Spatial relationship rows

━━━━━━━━━━

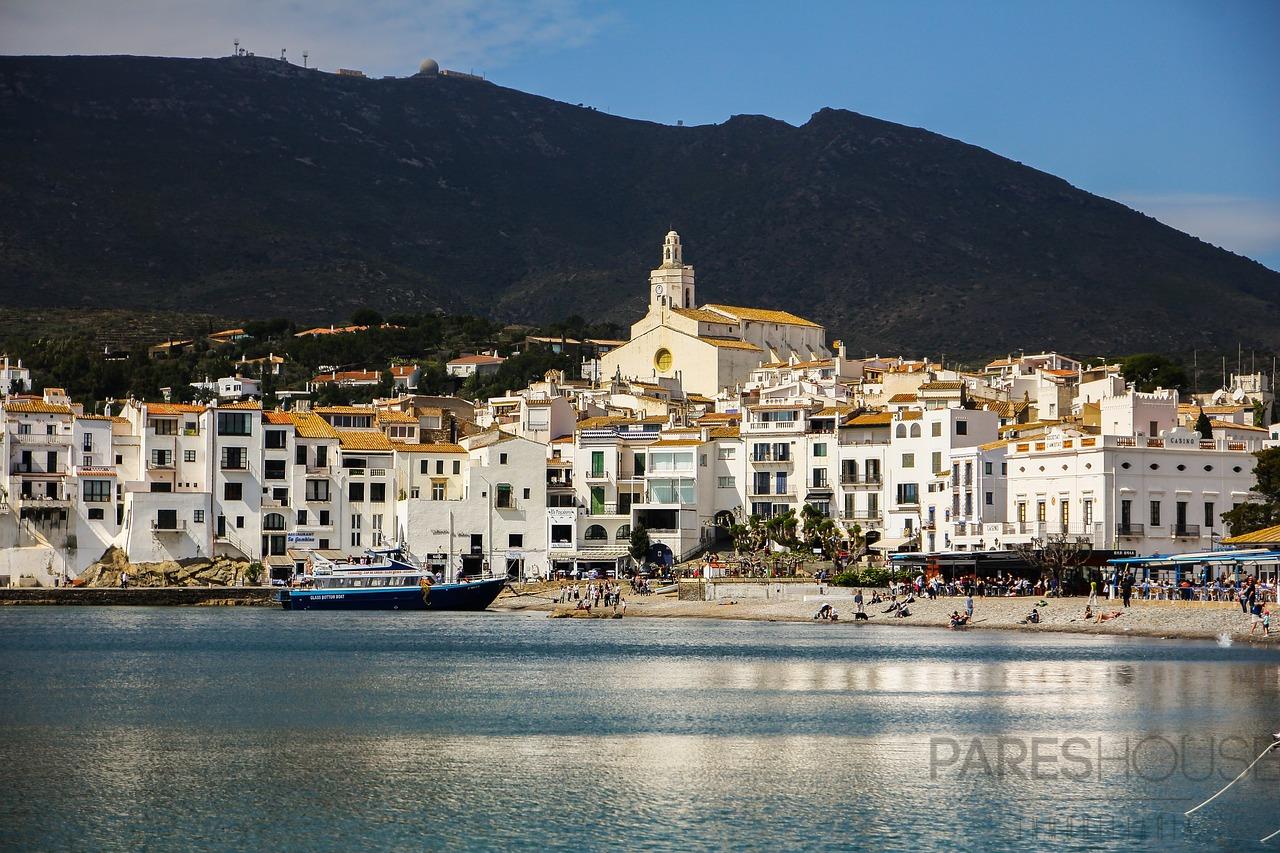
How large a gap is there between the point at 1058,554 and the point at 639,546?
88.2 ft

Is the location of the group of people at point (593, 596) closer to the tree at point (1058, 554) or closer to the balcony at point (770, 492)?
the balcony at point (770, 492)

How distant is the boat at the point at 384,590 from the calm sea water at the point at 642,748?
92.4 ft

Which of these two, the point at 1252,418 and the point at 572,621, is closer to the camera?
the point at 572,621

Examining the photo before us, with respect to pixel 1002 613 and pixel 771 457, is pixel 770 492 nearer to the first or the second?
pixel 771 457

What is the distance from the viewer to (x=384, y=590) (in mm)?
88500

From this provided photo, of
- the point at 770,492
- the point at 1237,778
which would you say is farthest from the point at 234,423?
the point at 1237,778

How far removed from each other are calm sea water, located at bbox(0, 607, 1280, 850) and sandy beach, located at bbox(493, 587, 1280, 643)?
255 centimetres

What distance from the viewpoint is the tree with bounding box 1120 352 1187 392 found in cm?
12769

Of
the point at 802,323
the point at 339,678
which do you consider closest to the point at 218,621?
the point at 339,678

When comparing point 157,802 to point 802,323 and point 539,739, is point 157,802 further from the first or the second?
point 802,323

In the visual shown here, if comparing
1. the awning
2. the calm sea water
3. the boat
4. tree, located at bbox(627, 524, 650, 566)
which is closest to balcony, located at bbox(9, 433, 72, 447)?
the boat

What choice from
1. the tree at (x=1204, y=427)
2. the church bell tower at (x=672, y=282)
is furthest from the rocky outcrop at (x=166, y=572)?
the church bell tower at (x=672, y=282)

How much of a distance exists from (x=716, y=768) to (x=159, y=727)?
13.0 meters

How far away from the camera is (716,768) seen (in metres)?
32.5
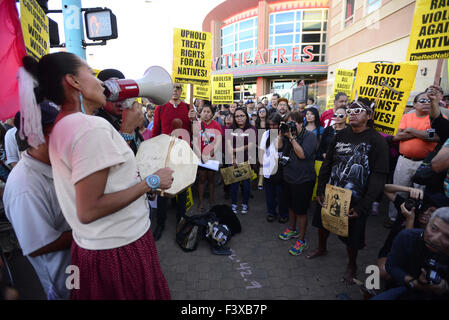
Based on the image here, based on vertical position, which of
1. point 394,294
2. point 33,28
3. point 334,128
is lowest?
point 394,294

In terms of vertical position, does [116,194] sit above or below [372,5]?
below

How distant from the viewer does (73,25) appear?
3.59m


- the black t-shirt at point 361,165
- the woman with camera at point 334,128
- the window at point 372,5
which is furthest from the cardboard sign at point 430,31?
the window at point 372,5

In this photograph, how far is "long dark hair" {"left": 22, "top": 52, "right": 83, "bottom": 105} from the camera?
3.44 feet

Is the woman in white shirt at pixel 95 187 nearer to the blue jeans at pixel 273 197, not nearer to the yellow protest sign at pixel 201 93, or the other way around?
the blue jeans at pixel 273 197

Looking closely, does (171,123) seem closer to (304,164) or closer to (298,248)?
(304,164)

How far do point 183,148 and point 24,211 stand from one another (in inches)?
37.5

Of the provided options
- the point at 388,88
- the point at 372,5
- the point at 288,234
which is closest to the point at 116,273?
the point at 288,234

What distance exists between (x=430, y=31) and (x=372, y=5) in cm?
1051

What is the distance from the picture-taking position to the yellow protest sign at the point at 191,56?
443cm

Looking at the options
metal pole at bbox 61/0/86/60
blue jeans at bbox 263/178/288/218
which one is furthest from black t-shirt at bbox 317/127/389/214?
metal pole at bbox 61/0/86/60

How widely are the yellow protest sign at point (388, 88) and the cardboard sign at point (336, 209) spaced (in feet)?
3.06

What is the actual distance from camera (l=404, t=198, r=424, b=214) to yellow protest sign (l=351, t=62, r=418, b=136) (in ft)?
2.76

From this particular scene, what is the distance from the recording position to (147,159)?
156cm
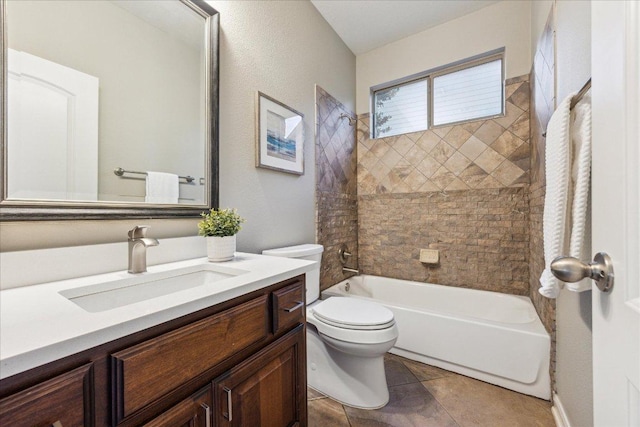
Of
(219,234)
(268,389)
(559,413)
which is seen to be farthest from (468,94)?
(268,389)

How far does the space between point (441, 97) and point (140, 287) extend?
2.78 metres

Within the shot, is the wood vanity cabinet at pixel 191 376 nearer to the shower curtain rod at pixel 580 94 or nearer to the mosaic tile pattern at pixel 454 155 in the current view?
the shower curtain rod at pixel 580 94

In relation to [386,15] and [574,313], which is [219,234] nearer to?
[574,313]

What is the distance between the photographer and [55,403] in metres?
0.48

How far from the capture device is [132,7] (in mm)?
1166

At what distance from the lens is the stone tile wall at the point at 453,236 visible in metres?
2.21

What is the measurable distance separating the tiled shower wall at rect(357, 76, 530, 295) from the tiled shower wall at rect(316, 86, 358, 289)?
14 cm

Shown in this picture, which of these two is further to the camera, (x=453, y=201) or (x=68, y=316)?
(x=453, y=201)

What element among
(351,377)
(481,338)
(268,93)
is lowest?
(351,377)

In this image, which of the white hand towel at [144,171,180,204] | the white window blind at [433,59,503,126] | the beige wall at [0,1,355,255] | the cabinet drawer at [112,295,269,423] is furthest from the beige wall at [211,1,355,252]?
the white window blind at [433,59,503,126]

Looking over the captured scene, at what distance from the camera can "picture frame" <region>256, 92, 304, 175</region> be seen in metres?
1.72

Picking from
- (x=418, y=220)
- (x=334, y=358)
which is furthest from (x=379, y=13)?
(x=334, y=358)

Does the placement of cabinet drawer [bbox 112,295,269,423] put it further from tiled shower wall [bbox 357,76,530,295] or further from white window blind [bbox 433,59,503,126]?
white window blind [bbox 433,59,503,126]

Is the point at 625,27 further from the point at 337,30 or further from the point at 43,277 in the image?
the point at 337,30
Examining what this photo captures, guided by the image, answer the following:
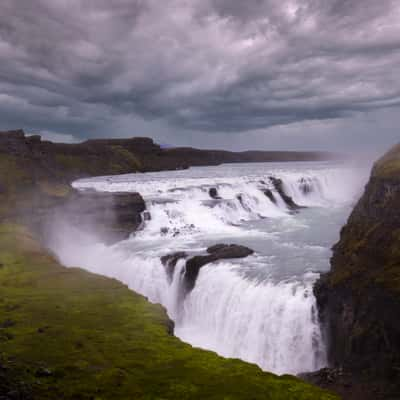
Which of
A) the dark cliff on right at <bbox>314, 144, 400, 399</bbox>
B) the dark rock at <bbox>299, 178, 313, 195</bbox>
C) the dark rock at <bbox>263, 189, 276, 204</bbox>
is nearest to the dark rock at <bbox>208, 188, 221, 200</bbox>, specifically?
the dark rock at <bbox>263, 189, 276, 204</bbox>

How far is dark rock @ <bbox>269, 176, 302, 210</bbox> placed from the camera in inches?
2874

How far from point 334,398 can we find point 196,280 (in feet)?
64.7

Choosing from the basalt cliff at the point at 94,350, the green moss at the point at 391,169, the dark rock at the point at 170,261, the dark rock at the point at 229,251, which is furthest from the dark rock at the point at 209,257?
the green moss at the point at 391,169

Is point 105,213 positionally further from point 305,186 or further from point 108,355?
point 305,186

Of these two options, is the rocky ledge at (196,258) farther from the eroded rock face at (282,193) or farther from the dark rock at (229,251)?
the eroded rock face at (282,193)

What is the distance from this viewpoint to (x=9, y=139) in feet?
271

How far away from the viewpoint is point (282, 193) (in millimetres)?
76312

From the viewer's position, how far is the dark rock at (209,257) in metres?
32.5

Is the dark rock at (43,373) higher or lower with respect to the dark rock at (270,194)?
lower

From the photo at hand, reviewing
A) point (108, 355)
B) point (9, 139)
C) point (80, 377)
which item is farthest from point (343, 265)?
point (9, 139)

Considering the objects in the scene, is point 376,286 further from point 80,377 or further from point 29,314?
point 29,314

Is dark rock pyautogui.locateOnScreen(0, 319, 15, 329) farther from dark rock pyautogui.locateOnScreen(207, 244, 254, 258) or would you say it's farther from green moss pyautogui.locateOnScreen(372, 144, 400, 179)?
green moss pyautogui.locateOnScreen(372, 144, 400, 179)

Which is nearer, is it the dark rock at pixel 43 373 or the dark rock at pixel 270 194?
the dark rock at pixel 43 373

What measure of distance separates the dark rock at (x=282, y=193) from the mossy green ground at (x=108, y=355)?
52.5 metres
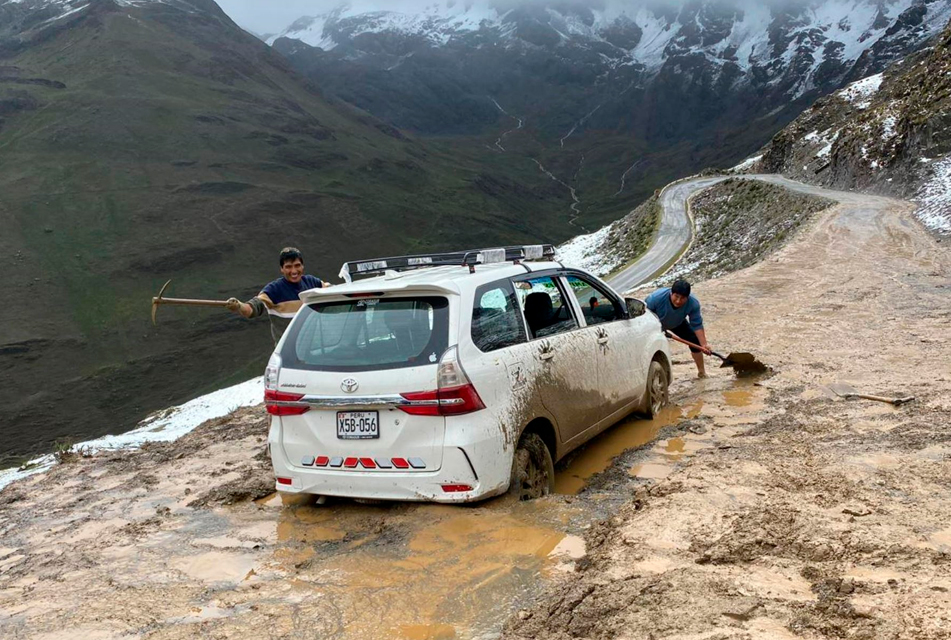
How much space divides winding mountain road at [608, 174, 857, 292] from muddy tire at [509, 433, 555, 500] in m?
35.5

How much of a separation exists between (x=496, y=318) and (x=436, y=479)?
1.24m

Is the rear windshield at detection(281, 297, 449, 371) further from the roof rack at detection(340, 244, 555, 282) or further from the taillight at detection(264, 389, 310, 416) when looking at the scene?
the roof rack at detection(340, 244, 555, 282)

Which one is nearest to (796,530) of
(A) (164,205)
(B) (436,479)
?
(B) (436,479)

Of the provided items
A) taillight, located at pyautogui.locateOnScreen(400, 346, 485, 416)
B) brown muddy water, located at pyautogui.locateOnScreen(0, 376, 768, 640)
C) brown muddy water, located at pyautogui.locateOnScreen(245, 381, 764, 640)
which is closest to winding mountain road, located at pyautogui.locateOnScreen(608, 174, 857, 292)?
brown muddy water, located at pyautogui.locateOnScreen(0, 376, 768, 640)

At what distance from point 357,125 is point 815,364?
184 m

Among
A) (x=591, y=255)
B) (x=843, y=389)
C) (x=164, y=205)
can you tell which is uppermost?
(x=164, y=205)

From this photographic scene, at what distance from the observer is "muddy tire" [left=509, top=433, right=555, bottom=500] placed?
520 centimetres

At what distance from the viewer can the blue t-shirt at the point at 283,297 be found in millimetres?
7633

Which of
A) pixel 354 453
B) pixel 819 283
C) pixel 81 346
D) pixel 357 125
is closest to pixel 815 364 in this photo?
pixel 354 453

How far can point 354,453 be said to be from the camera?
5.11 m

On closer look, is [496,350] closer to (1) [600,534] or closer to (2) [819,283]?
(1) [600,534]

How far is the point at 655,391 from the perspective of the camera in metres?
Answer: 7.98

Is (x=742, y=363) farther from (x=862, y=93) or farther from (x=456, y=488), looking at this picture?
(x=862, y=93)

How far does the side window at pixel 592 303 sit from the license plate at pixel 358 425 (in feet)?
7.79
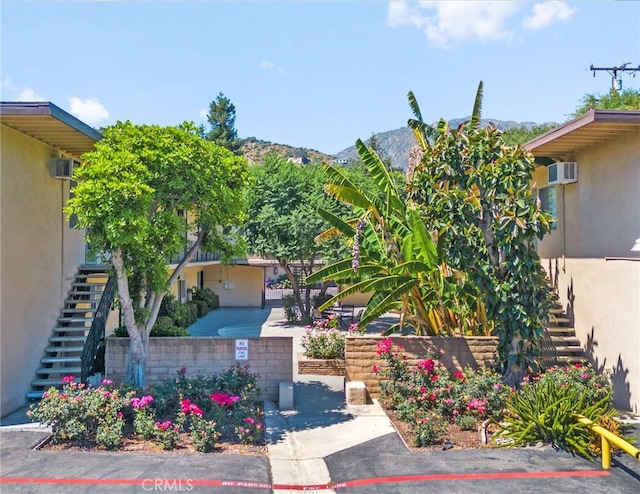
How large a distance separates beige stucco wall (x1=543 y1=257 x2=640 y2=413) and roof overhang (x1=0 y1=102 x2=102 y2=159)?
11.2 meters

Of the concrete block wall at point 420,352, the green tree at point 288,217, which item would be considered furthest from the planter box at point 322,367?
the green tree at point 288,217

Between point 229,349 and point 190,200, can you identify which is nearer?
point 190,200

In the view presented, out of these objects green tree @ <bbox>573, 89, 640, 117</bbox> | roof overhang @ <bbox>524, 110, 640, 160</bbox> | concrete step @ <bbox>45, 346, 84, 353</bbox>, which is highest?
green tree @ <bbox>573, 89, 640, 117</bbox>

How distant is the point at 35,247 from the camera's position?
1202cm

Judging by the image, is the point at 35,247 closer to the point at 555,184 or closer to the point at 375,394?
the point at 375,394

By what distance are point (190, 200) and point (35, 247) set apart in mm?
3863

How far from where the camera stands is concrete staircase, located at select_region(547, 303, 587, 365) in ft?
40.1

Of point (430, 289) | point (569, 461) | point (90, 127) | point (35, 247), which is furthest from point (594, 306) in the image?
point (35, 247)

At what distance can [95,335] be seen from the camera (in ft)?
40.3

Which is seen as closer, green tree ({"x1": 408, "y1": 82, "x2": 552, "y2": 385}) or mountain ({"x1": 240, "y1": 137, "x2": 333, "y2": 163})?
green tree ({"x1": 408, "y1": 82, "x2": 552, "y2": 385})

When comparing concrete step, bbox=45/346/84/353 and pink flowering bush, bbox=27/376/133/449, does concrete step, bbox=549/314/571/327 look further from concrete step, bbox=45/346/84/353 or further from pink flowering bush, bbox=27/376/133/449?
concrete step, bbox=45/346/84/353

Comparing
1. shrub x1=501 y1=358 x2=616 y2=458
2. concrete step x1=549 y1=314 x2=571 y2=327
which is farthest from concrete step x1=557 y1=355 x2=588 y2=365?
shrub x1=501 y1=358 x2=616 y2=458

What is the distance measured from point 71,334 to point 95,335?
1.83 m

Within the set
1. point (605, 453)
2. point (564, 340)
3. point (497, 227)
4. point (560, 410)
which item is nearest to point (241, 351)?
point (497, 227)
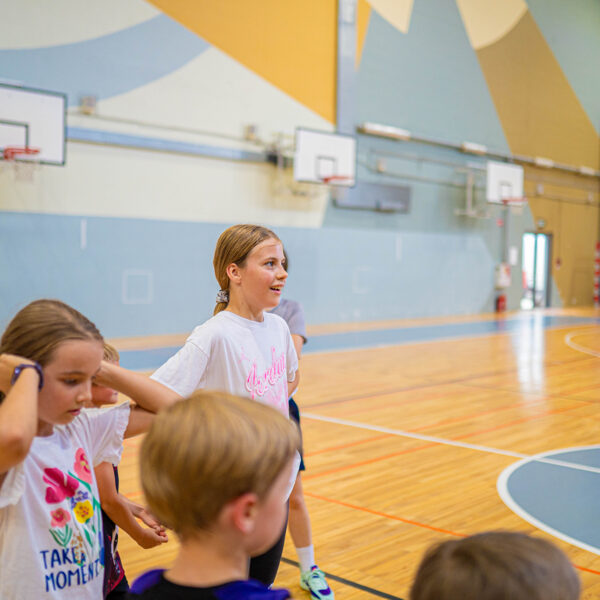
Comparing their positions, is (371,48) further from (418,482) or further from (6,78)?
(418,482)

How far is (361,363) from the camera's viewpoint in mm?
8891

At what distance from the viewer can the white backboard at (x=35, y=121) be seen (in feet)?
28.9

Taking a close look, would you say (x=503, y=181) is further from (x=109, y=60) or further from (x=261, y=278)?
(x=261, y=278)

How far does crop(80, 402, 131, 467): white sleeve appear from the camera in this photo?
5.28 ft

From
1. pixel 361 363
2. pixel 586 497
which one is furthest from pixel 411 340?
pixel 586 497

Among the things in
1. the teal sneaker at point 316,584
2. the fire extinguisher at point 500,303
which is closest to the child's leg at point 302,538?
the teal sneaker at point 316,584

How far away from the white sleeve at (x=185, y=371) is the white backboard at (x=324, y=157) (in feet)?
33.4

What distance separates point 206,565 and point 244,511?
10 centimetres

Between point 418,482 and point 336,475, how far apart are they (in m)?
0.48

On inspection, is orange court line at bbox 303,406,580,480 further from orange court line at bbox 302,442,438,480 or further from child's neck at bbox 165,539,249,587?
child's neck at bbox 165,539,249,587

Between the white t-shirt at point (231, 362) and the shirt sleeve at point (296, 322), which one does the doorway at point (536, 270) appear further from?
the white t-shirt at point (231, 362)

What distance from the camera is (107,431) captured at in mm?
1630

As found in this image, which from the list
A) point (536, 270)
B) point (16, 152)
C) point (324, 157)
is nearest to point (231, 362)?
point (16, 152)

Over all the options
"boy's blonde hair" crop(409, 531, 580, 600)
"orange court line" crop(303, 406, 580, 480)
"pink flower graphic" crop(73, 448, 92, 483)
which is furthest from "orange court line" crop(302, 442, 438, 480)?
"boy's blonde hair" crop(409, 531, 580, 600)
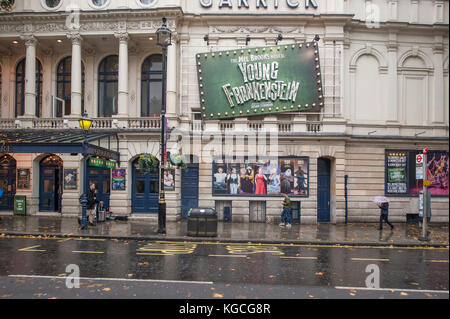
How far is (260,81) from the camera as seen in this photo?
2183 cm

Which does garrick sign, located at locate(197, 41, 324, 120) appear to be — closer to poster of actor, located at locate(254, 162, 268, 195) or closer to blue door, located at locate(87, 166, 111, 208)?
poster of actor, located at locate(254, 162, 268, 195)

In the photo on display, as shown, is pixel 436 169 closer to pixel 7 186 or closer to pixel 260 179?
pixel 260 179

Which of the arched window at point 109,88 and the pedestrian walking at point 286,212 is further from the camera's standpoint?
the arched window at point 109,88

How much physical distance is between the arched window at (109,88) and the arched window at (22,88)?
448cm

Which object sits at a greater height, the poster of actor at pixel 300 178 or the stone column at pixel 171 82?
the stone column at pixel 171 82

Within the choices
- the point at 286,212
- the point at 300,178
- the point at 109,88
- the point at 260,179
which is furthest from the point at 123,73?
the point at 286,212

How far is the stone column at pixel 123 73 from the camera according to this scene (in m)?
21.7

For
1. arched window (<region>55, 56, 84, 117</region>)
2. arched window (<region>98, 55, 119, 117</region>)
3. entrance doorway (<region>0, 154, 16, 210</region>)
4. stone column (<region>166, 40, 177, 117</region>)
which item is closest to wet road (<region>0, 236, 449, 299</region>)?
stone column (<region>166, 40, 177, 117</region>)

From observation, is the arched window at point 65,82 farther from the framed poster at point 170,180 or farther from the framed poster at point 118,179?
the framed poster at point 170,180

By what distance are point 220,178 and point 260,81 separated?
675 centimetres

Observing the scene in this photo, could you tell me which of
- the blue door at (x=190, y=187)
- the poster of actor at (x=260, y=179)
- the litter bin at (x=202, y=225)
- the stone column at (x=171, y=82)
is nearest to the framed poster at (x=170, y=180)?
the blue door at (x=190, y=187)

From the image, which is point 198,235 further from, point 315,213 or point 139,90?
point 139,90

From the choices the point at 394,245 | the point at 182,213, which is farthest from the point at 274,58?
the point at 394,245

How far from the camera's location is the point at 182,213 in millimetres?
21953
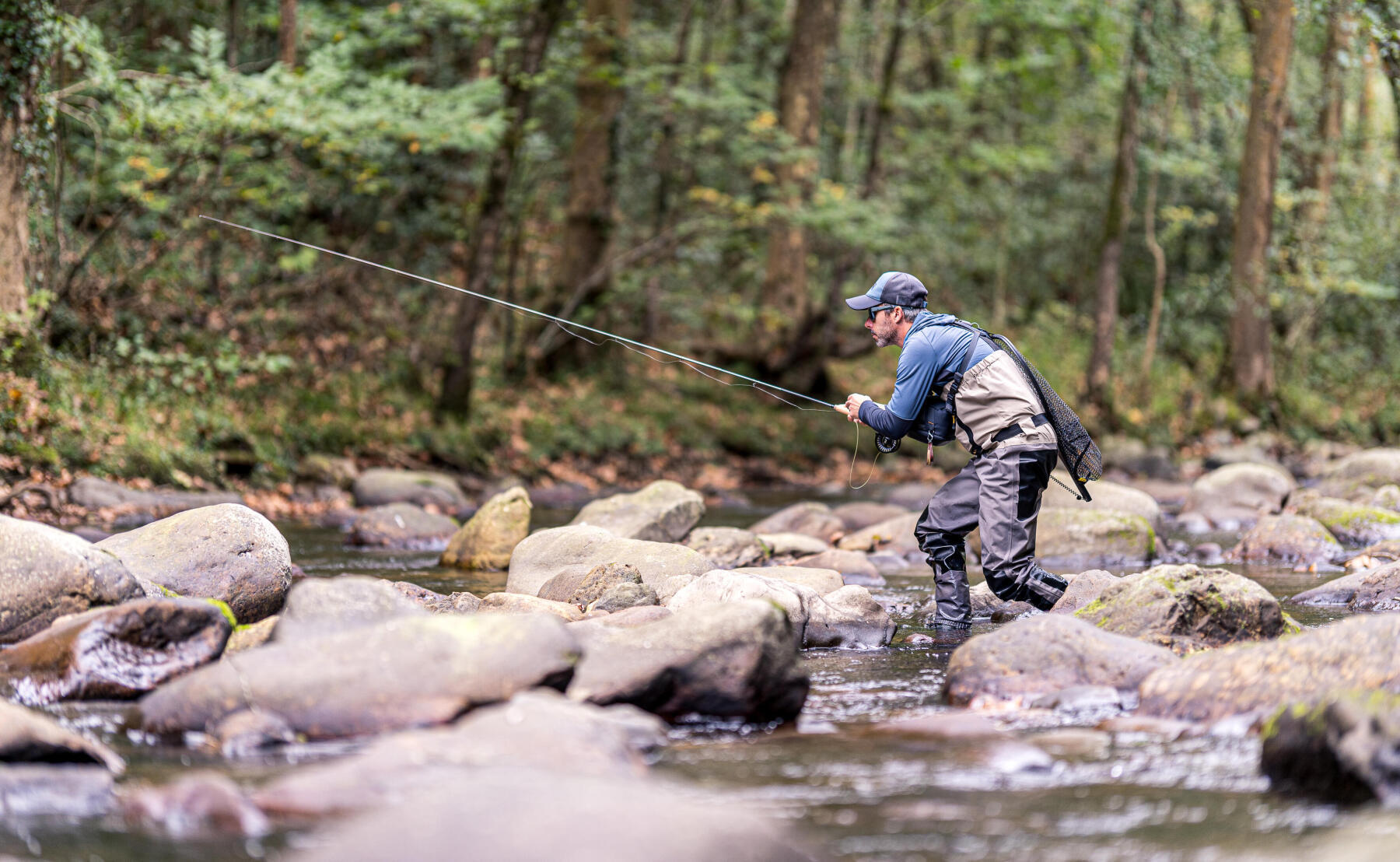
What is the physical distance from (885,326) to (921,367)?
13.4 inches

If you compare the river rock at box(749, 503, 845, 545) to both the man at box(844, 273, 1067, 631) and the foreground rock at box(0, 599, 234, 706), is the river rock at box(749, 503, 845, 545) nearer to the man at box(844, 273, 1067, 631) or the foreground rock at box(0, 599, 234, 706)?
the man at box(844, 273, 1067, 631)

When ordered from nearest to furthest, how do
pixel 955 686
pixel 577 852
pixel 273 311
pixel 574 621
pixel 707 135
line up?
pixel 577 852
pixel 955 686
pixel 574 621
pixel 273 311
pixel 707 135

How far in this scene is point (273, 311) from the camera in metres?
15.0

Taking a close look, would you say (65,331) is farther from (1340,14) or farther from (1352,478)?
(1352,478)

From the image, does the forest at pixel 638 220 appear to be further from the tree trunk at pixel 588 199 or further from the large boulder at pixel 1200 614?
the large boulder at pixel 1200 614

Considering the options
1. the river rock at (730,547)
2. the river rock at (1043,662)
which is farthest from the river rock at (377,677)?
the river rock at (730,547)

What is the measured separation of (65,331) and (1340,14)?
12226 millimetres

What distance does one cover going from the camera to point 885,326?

━━━━━━━━━━

• [TASK REQUIREMENTS] Retype the lines starting at the one containing "Is dark rock pyautogui.locateOnScreen(0, 319, 15, 329)" and ending at the one containing "52.5 metres", keeping every character identical.

• [EXERCISE SOLUTION]
Is dark rock pyautogui.locateOnScreen(0, 319, 15, 329) farther from dark rock pyautogui.locateOnScreen(207, 244, 254, 258) or would you say it's farther from green moss pyautogui.locateOnScreen(372, 144, 400, 179)?
green moss pyautogui.locateOnScreen(372, 144, 400, 179)

Which is nearer, is it the dark rock at pixel 43 373 or the dark rock at pixel 270 194?
the dark rock at pixel 43 373

What measure of distance separates the dark rock at (x=282, y=193) from the mossy green ground at (x=108, y=355)?
52.5 metres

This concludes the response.